'How many hours will it take?' Rebati asked the bus conductor.
'Where did you say you will be going?' The conductor asked. He had rolled a paper and with it he was trying to poke his ear.
The bus was just like a bus should be in this part of the red soil. Filled with people, labourers, chickens, goats and children on hips of women. They were all swinging and twirling keeping in exact timing with the twists and twirls the bus was having on the dusty road.
'How do people live here?' Rebati thought.
A few minutes ago a little boy had tugged her saree and soiled it. His nose had something dropping out, slimy. Rebati almost wriggled with nausea.
'Bad decision...' Rebati thought.
'I should have taken the car ... but this papa of mine, he would never allow me to go anywhere driving...take the driver...Pooh! Uncle had grown old...he can't even see properly and the way he drives, as if he is trying to follow a snail! How many times I have asked Papa to replace that driver-uncle, but he wouldn't budge...'
Rebati was fuming inside.
She felt drops of perspiration gathering on her forehead and nose tip.
'Where are those tissues?'
Rebati brought one out of her purse.
After a swipe, she was relieved.
Recently she had got a makeover at a well-known parlour. Cropped her hair to suit her face. Made a few curls.
'All will be wasted in this dust...but this assignment...'
Rebati's boss had asked her to collect samples of soil from a village, some twenty-five kilometres away from the heart of the city which would be used by their company as a sample. They were sampling the soil before they would be putting the data into a base. It would be part of a statistical survey.
The people who were sitting or standing by her were largely indifferent to her.
Rebati noticed that.
Only some urchins, with no clothes on their upper torso, were occasionally looking at her and giggling.
She didn't mind that.
After all she would just go to the place, collect the sample and turn back straight home.
'What about calling Subir and having a bit of telephone chat?' Rebati thought.
But he might be busy.
'Okay then, let's try someone else. After all this stupid journey by a bus through a dusty terrain.' Rebati thought.
After half an hour the conductor called.
'That's Ballavpur...'
'Really?' Rebati was elated.
She scraped through the crowd.
'Finally...'
Rebati looked around as she stood by the road.
'Where's the village?'
There was no sign of any hutment. Only vast paddy fields on both sides of the road.

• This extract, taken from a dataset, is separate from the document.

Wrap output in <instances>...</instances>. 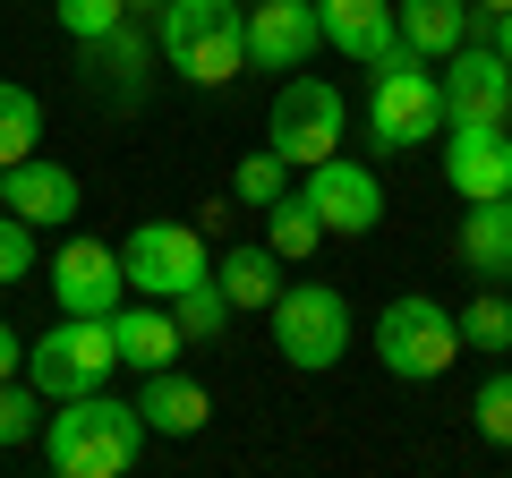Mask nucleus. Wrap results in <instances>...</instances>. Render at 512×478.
Here are the masks:
<instances>
[{"label": "nucleus", "mask_w": 512, "mask_h": 478, "mask_svg": "<svg viewBox=\"0 0 512 478\" xmlns=\"http://www.w3.org/2000/svg\"><path fill=\"white\" fill-rule=\"evenodd\" d=\"M444 180H453L461 205H495V197H512V129H487V120H461V129H444Z\"/></svg>", "instance_id": "f8f14e48"}, {"label": "nucleus", "mask_w": 512, "mask_h": 478, "mask_svg": "<svg viewBox=\"0 0 512 478\" xmlns=\"http://www.w3.org/2000/svg\"><path fill=\"white\" fill-rule=\"evenodd\" d=\"M120 274H128L137 299H180L188 282L214 274V248H205L197 222H137L120 239Z\"/></svg>", "instance_id": "0eeeda50"}, {"label": "nucleus", "mask_w": 512, "mask_h": 478, "mask_svg": "<svg viewBox=\"0 0 512 478\" xmlns=\"http://www.w3.org/2000/svg\"><path fill=\"white\" fill-rule=\"evenodd\" d=\"M52 18L69 26L77 43H94V35H111V26L128 18V0H52Z\"/></svg>", "instance_id": "c85d7f7f"}, {"label": "nucleus", "mask_w": 512, "mask_h": 478, "mask_svg": "<svg viewBox=\"0 0 512 478\" xmlns=\"http://www.w3.org/2000/svg\"><path fill=\"white\" fill-rule=\"evenodd\" d=\"M128 9H163V0H128Z\"/></svg>", "instance_id": "72a5a7b5"}, {"label": "nucleus", "mask_w": 512, "mask_h": 478, "mask_svg": "<svg viewBox=\"0 0 512 478\" xmlns=\"http://www.w3.org/2000/svg\"><path fill=\"white\" fill-rule=\"evenodd\" d=\"M137 453H146V410L111 402V385L103 393H69V402H52V419H43V461H52L60 478H120V470H137Z\"/></svg>", "instance_id": "f257e3e1"}, {"label": "nucleus", "mask_w": 512, "mask_h": 478, "mask_svg": "<svg viewBox=\"0 0 512 478\" xmlns=\"http://www.w3.org/2000/svg\"><path fill=\"white\" fill-rule=\"evenodd\" d=\"M393 26H402V43L427 52V60H444V52L470 43V9H461V0H393Z\"/></svg>", "instance_id": "aec40b11"}, {"label": "nucleus", "mask_w": 512, "mask_h": 478, "mask_svg": "<svg viewBox=\"0 0 512 478\" xmlns=\"http://www.w3.org/2000/svg\"><path fill=\"white\" fill-rule=\"evenodd\" d=\"M111 333H120V368H137V376L171 368V359L188 350V333H180V316H171V299H128V308H111Z\"/></svg>", "instance_id": "dca6fc26"}, {"label": "nucleus", "mask_w": 512, "mask_h": 478, "mask_svg": "<svg viewBox=\"0 0 512 478\" xmlns=\"http://www.w3.org/2000/svg\"><path fill=\"white\" fill-rule=\"evenodd\" d=\"M453 325H461V342H470V350H512V299L504 291H478Z\"/></svg>", "instance_id": "393cba45"}, {"label": "nucleus", "mask_w": 512, "mask_h": 478, "mask_svg": "<svg viewBox=\"0 0 512 478\" xmlns=\"http://www.w3.org/2000/svg\"><path fill=\"white\" fill-rule=\"evenodd\" d=\"M231 197H239V205H256V214H265V205H274V197H291V163H282L274 146H265V154H248V163L231 171Z\"/></svg>", "instance_id": "a878e982"}, {"label": "nucleus", "mask_w": 512, "mask_h": 478, "mask_svg": "<svg viewBox=\"0 0 512 478\" xmlns=\"http://www.w3.org/2000/svg\"><path fill=\"white\" fill-rule=\"evenodd\" d=\"M171 316H180V333H188V342H214V333L231 325V299H222V282L205 274V282H188V291L171 299Z\"/></svg>", "instance_id": "b1692460"}, {"label": "nucleus", "mask_w": 512, "mask_h": 478, "mask_svg": "<svg viewBox=\"0 0 512 478\" xmlns=\"http://www.w3.org/2000/svg\"><path fill=\"white\" fill-rule=\"evenodd\" d=\"M26 274H35V222L0 205V282H26Z\"/></svg>", "instance_id": "c756f323"}, {"label": "nucleus", "mask_w": 512, "mask_h": 478, "mask_svg": "<svg viewBox=\"0 0 512 478\" xmlns=\"http://www.w3.org/2000/svg\"><path fill=\"white\" fill-rule=\"evenodd\" d=\"M214 282H222V299H231V308H274L282 257L265 248V239H239L231 257H214Z\"/></svg>", "instance_id": "412c9836"}, {"label": "nucleus", "mask_w": 512, "mask_h": 478, "mask_svg": "<svg viewBox=\"0 0 512 478\" xmlns=\"http://www.w3.org/2000/svg\"><path fill=\"white\" fill-rule=\"evenodd\" d=\"M120 376V333L111 316H60L35 350H26V385L43 402H69V393H103Z\"/></svg>", "instance_id": "20e7f679"}, {"label": "nucleus", "mask_w": 512, "mask_h": 478, "mask_svg": "<svg viewBox=\"0 0 512 478\" xmlns=\"http://www.w3.org/2000/svg\"><path fill=\"white\" fill-rule=\"evenodd\" d=\"M299 205H308L316 222H325L333 239H359L384 222V188L367 163H342V154H325V163H308V180H299Z\"/></svg>", "instance_id": "9d476101"}, {"label": "nucleus", "mask_w": 512, "mask_h": 478, "mask_svg": "<svg viewBox=\"0 0 512 478\" xmlns=\"http://www.w3.org/2000/svg\"><path fill=\"white\" fill-rule=\"evenodd\" d=\"M239 9H256V0H239Z\"/></svg>", "instance_id": "f704fd0d"}, {"label": "nucleus", "mask_w": 512, "mask_h": 478, "mask_svg": "<svg viewBox=\"0 0 512 478\" xmlns=\"http://www.w3.org/2000/svg\"><path fill=\"white\" fill-rule=\"evenodd\" d=\"M316 9H325V43L342 60H384L393 52V35H402V26H393V0H316Z\"/></svg>", "instance_id": "f3484780"}, {"label": "nucleus", "mask_w": 512, "mask_h": 478, "mask_svg": "<svg viewBox=\"0 0 512 478\" xmlns=\"http://www.w3.org/2000/svg\"><path fill=\"white\" fill-rule=\"evenodd\" d=\"M487 26H495V52H504V60H512V9H495V18H487Z\"/></svg>", "instance_id": "2f4dec72"}, {"label": "nucleus", "mask_w": 512, "mask_h": 478, "mask_svg": "<svg viewBox=\"0 0 512 478\" xmlns=\"http://www.w3.org/2000/svg\"><path fill=\"white\" fill-rule=\"evenodd\" d=\"M461 120H487V129H512V60L495 43H461L444 52V129Z\"/></svg>", "instance_id": "1a4fd4ad"}, {"label": "nucleus", "mask_w": 512, "mask_h": 478, "mask_svg": "<svg viewBox=\"0 0 512 478\" xmlns=\"http://www.w3.org/2000/svg\"><path fill=\"white\" fill-rule=\"evenodd\" d=\"M376 359H384V376H402V385H436L444 368L461 359V325H453V308H436V299H393V308L376 316Z\"/></svg>", "instance_id": "423d86ee"}, {"label": "nucleus", "mask_w": 512, "mask_h": 478, "mask_svg": "<svg viewBox=\"0 0 512 478\" xmlns=\"http://www.w3.org/2000/svg\"><path fill=\"white\" fill-rule=\"evenodd\" d=\"M154 52L188 86H231L248 69V9L239 0H163L154 9Z\"/></svg>", "instance_id": "f03ea898"}, {"label": "nucleus", "mask_w": 512, "mask_h": 478, "mask_svg": "<svg viewBox=\"0 0 512 478\" xmlns=\"http://www.w3.org/2000/svg\"><path fill=\"white\" fill-rule=\"evenodd\" d=\"M470 9H487V18H495V9H512V0H470Z\"/></svg>", "instance_id": "473e14b6"}, {"label": "nucleus", "mask_w": 512, "mask_h": 478, "mask_svg": "<svg viewBox=\"0 0 512 478\" xmlns=\"http://www.w3.org/2000/svg\"><path fill=\"white\" fill-rule=\"evenodd\" d=\"M461 265H470L478 282H512V197L461 214Z\"/></svg>", "instance_id": "6ab92c4d"}, {"label": "nucleus", "mask_w": 512, "mask_h": 478, "mask_svg": "<svg viewBox=\"0 0 512 478\" xmlns=\"http://www.w3.org/2000/svg\"><path fill=\"white\" fill-rule=\"evenodd\" d=\"M120 248H103V239H69L52 257V299L60 316H111L120 308Z\"/></svg>", "instance_id": "2eb2a0df"}, {"label": "nucleus", "mask_w": 512, "mask_h": 478, "mask_svg": "<svg viewBox=\"0 0 512 478\" xmlns=\"http://www.w3.org/2000/svg\"><path fill=\"white\" fill-rule=\"evenodd\" d=\"M470 419H478V436H487V444H512V368H495L487 385H478Z\"/></svg>", "instance_id": "cd10ccee"}, {"label": "nucleus", "mask_w": 512, "mask_h": 478, "mask_svg": "<svg viewBox=\"0 0 512 478\" xmlns=\"http://www.w3.org/2000/svg\"><path fill=\"white\" fill-rule=\"evenodd\" d=\"M316 43H325V9L316 0H256L248 9V69L291 77L316 60Z\"/></svg>", "instance_id": "9b49d317"}, {"label": "nucleus", "mask_w": 512, "mask_h": 478, "mask_svg": "<svg viewBox=\"0 0 512 478\" xmlns=\"http://www.w3.org/2000/svg\"><path fill=\"white\" fill-rule=\"evenodd\" d=\"M265 316H274V350L291 359V368H308V376L342 368V350H350V299L333 291V282H282Z\"/></svg>", "instance_id": "39448f33"}, {"label": "nucleus", "mask_w": 512, "mask_h": 478, "mask_svg": "<svg viewBox=\"0 0 512 478\" xmlns=\"http://www.w3.org/2000/svg\"><path fill=\"white\" fill-rule=\"evenodd\" d=\"M77 171L69 163H52V154H26V163H9L0 171V205L18 222H35V231H60V222H77Z\"/></svg>", "instance_id": "4468645a"}, {"label": "nucleus", "mask_w": 512, "mask_h": 478, "mask_svg": "<svg viewBox=\"0 0 512 478\" xmlns=\"http://www.w3.org/2000/svg\"><path fill=\"white\" fill-rule=\"evenodd\" d=\"M265 248H274L282 265H299V257H316V248H325V222H316L308 205H299V188L265 205Z\"/></svg>", "instance_id": "4be33fe9"}, {"label": "nucleus", "mask_w": 512, "mask_h": 478, "mask_svg": "<svg viewBox=\"0 0 512 478\" xmlns=\"http://www.w3.org/2000/svg\"><path fill=\"white\" fill-rule=\"evenodd\" d=\"M43 393L35 385H18V376H9V385H0V453H9V444H35L43 436Z\"/></svg>", "instance_id": "bb28decb"}, {"label": "nucleus", "mask_w": 512, "mask_h": 478, "mask_svg": "<svg viewBox=\"0 0 512 478\" xmlns=\"http://www.w3.org/2000/svg\"><path fill=\"white\" fill-rule=\"evenodd\" d=\"M26 368V342H18V333H9V325H0V385H9V376H18Z\"/></svg>", "instance_id": "7c9ffc66"}, {"label": "nucleus", "mask_w": 512, "mask_h": 478, "mask_svg": "<svg viewBox=\"0 0 512 478\" xmlns=\"http://www.w3.org/2000/svg\"><path fill=\"white\" fill-rule=\"evenodd\" d=\"M342 129H350V111H342V94H333V77H299L291 69V86L274 94V120H265V146L291 171H308V163H325V154L342 146Z\"/></svg>", "instance_id": "6e6552de"}, {"label": "nucleus", "mask_w": 512, "mask_h": 478, "mask_svg": "<svg viewBox=\"0 0 512 478\" xmlns=\"http://www.w3.org/2000/svg\"><path fill=\"white\" fill-rule=\"evenodd\" d=\"M367 137L376 146H427V137H444V77L427 69V52H410L402 35H393V52L367 60Z\"/></svg>", "instance_id": "7ed1b4c3"}, {"label": "nucleus", "mask_w": 512, "mask_h": 478, "mask_svg": "<svg viewBox=\"0 0 512 478\" xmlns=\"http://www.w3.org/2000/svg\"><path fill=\"white\" fill-rule=\"evenodd\" d=\"M86 52V86H94V103H111V111H137L146 103V86H154V43L137 35V26H111V35H94V43H77Z\"/></svg>", "instance_id": "ddd939ff"}, {"label": "nucleus", "mask_w": 512, "mask_h": 478, "mask_svg": "<svg viewBox=\"0 0 512 478\" xmlns=\"http://www.w3.org/2000/svg\"><path fill=\"white\" fill-rule=\"evenodd\" d=\"M137 410H146V436H197V427L214 419L205 385H197V376H180V368H154L146 393H137Z\"/></svg>", "instance_id": "a211bd4d"}, {"label": "nucleus", "mask_w": 512, "mask_h": 478, "mask_svg": "<svg viewBox=\"0 0 512 478\" xmlns=\"http://www.w3.org/2000/svg\"><path fill=\"white\" fill-rule=\"evenodd\" d=\"M35 146H43V103H35L26 86H9V77H0V171L26 163Z\"/></svg>", "instance_id": "5701e85b"}]
</instances>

A lone electric tower structure stood in the midst of the paddy field that seemingly stretched to the horizon.
It was only ten thirty or so.
The sun was not really beating down, but after that journey in that bus with people almost jutting out of windows and the door, Rebati was feeling a bit clumsy.
She wiped her face with a wet tissue. It turned blackish red as immediately.
The soil.
A man was riding a cycle van through the road.
'Excuse me, can you tell me where is Ballavpur?' Rebati asked.
'Go down that way...'
The man showing her an embankment through the paddy fields and went away.
Rebati again mouthed another round of curses which started with her father and ended with her boss.
As she was walking, somehow, due to her absentmindedness, she slipped and fell into the field itself.
Now she had soil all over.
A boy who was with a stick running a cycle tyre, saw her.
He pulled her up.
'Where are you going?'
'Ballavpur...' Rebati said, almost on the brink of tears.
'Come with me...'
Rebati followed the boy.
He took her to their hut. It was a mud hut with straw roofing overhead.
Rebati was uncertain about entering the hut.
Then a woman came out. She was frail but sturdy.
'My mother...'
The boy said as he told her mother about finding Rebati in a paddy field.
Rebati informed her of the assignment.
The woman took her to their well.
She pulled pails of water and helped her rub the soil off her saree.
'It will dry out before you would be going back...' the woman said in Bengali.
Rebati started talking about her assignment.
It would be of no problem, she was assured.
She could take as much soil she could from Ballavpur.